---- Data provided

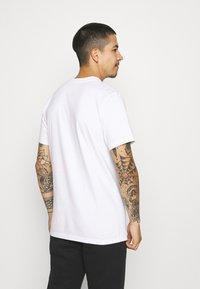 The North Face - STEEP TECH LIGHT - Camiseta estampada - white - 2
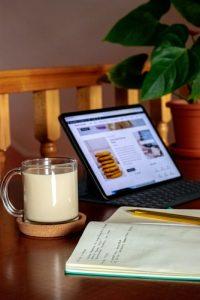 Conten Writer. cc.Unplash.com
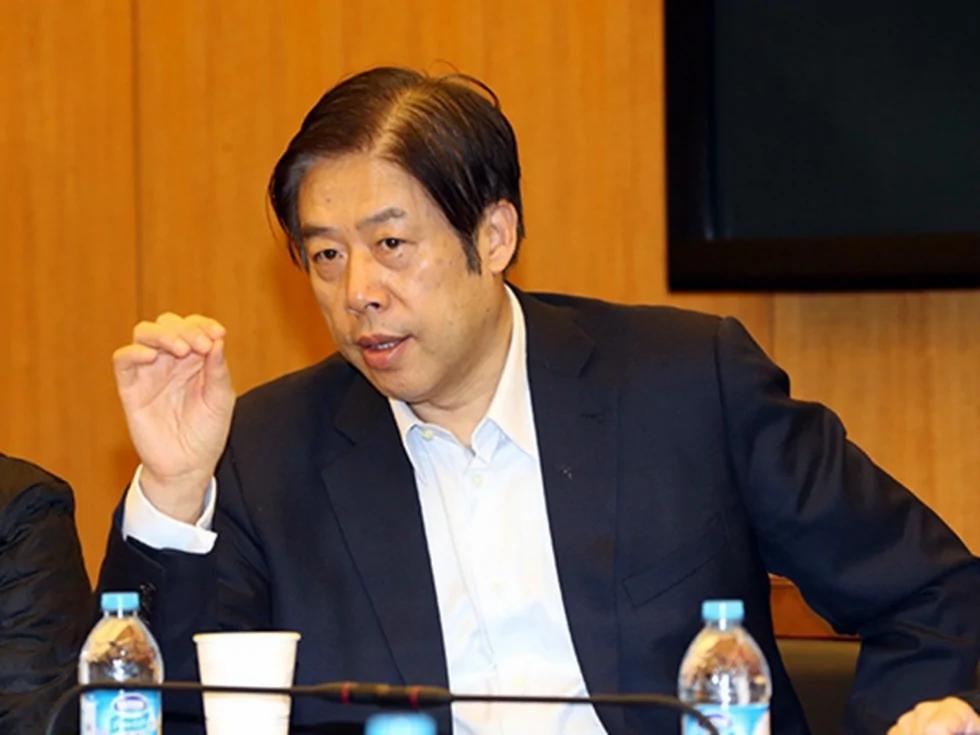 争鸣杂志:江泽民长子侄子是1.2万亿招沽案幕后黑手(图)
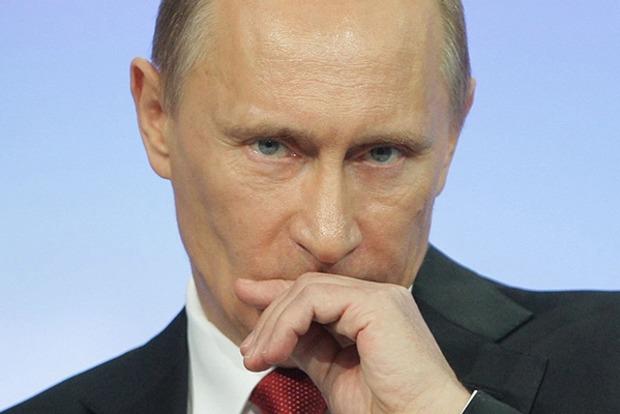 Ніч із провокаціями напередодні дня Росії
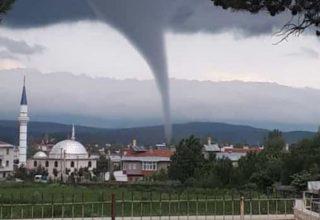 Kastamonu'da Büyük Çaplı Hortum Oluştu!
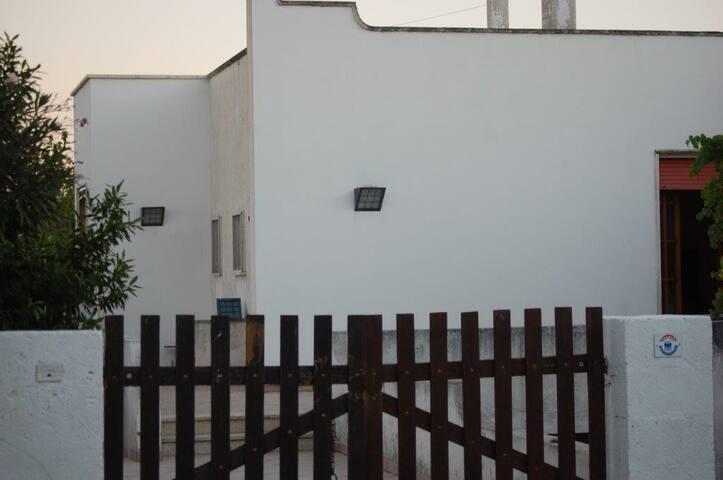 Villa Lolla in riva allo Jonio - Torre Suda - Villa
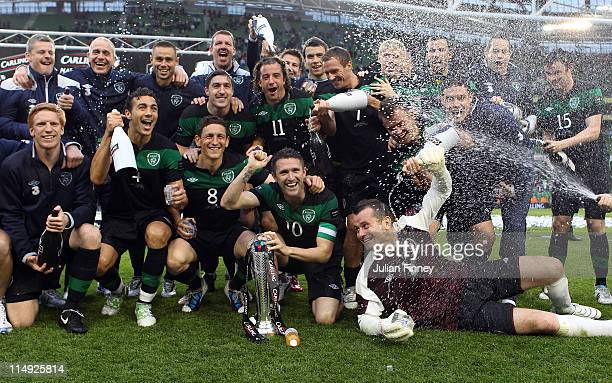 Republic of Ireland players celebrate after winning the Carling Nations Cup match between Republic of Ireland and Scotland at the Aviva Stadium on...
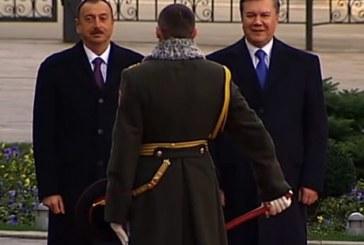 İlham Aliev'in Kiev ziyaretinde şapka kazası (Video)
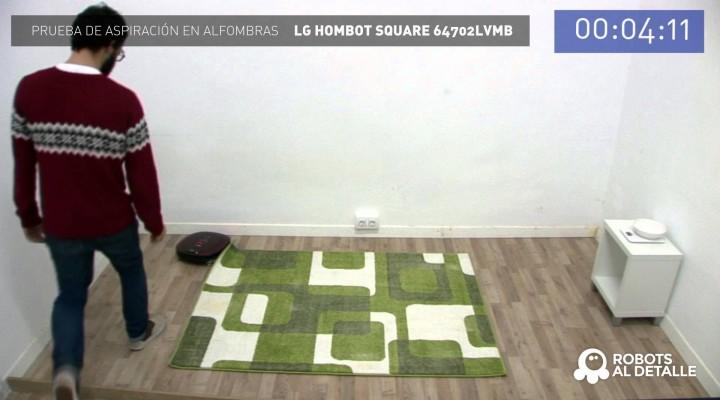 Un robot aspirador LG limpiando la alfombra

--------
---- Data provided

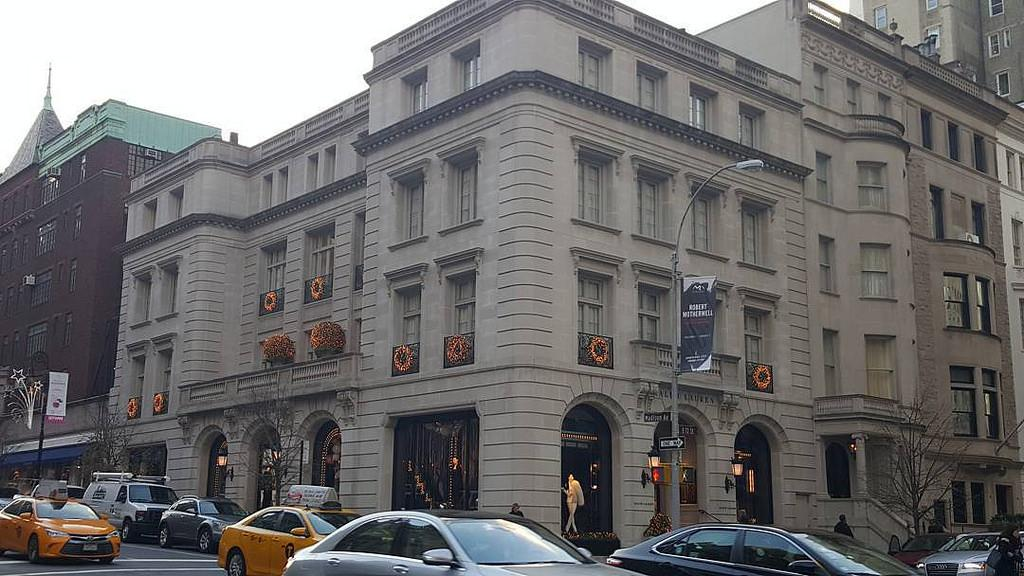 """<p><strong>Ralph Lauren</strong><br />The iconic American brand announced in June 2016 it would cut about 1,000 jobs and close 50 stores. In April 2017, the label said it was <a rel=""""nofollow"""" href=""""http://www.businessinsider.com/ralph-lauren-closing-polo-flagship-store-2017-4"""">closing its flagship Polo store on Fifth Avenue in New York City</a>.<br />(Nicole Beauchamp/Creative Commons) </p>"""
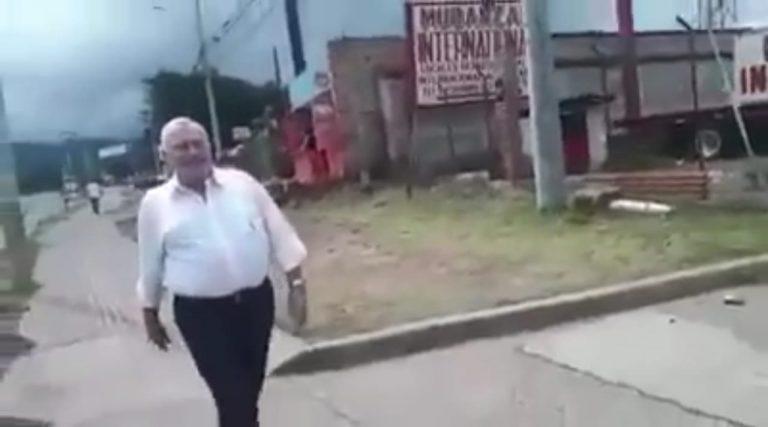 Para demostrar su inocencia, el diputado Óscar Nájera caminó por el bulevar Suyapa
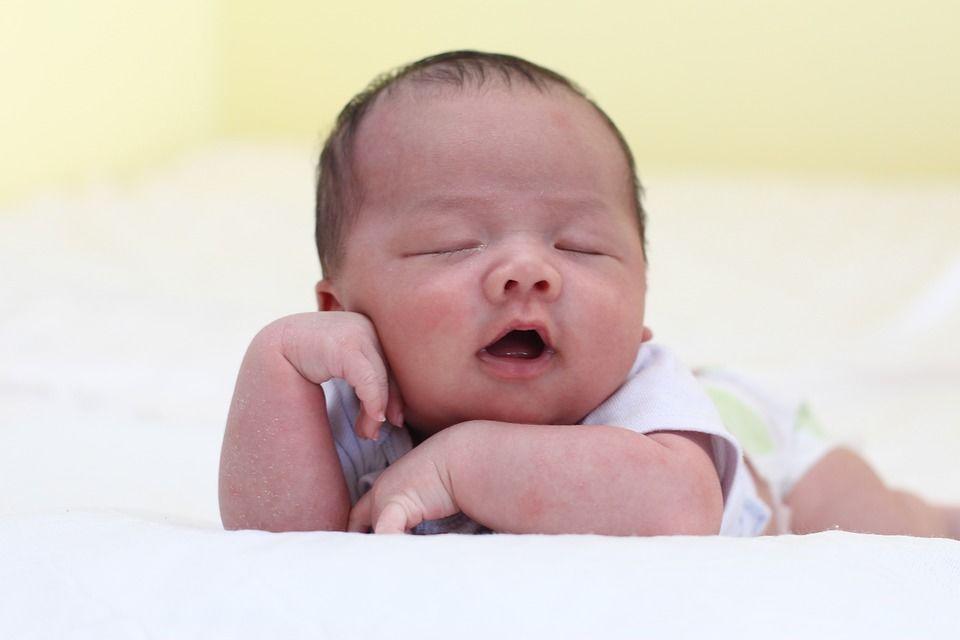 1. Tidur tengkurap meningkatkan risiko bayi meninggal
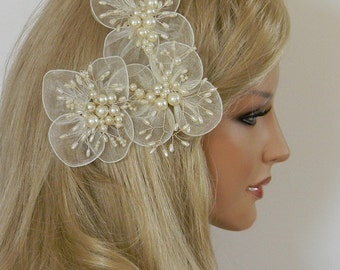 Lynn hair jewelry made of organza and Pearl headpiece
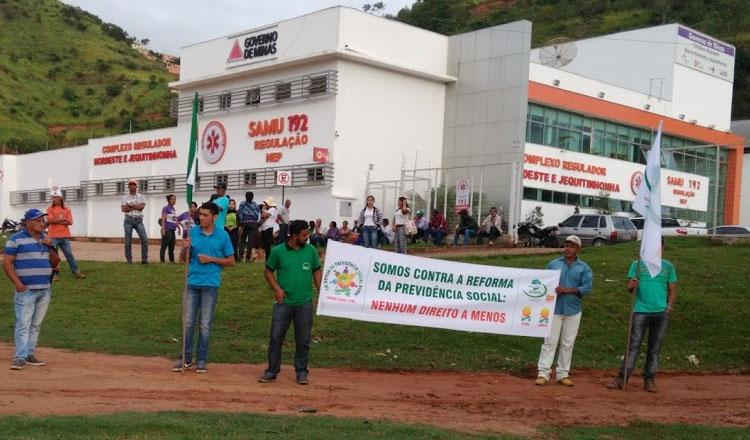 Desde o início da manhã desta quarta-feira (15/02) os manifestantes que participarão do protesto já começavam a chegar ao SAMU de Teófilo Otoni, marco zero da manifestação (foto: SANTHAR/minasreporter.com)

--------

§ Assigned task
The answer should consist only of the lines above from the one with "争鸣杂志:江泽民长子侄子是1.2万亿招沽案幕后黑手(图)" through the one with "Un robot aspirador LG limpiando la alfombra", repeated exactly, with no pictures among them.

§ Response to the task
 争鸣杂志:江泽民长子侄子是1.2万亿招沽案幕后黑手(图)
 Ніч із провокаціями напередодні дня Росії
 Kastamonu'da Büyük Çaplı Hortum Oluştu!
 Villa Lolla in riva allo Jonio - Torre Suda - Villa
 Republic of Ireland players celebrate after winning the Carling Nations Cup match between Republic of Ireland and Scotland at the Aviva Stadium on...
 İlham Aliev'in Kiev ziyaretinde şapka kazası (Video)
 Un robot aspirador LG limpiando la alfombra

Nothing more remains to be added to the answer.